--- Task goal ---
Render every line of the records below as a numbered list, omitting any blank lines.

--- Exercise materials ---
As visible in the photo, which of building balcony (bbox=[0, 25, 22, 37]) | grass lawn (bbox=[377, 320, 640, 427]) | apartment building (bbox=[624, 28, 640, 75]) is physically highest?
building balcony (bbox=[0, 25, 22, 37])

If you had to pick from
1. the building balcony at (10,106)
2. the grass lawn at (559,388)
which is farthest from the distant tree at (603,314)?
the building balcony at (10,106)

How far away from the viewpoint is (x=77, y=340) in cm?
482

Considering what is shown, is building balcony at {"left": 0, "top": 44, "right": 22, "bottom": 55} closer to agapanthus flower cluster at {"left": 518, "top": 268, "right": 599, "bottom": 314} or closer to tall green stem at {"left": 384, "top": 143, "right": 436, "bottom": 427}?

--- Task response ---
1. As visible in the photo, which of building balcony (bbox=[0, 25, 22, 37]) | grass lawn (bbox=[377, 320, 640, 427]) | apartment building (bbox=[624, 28, 640, 75]) is physically highest?
2. building balcony (bbox=[0, 25, 22, 37])
3. If you had to pick from
4. 1. the building balcony at (10,106)
5. 2. the grass lawn at (559,388)
6. which is farthest from the distant tree at (603,314)?
7. the building balcony at (10,106)
8. How far away from the viewpoint is (x=77, y=340) in cm?
9. 482
10. Considering what is shown, is building balcony at {"left": 0, "top": 44, "right": 22, "bottom": 55} closer to agapanthus flower cluster at {"left": 518, "top": 268, "right": 599, "bottom": 314} or closer to tall green stem at {"left": 384, "top": 143, "right": 436, "bottom": 427}?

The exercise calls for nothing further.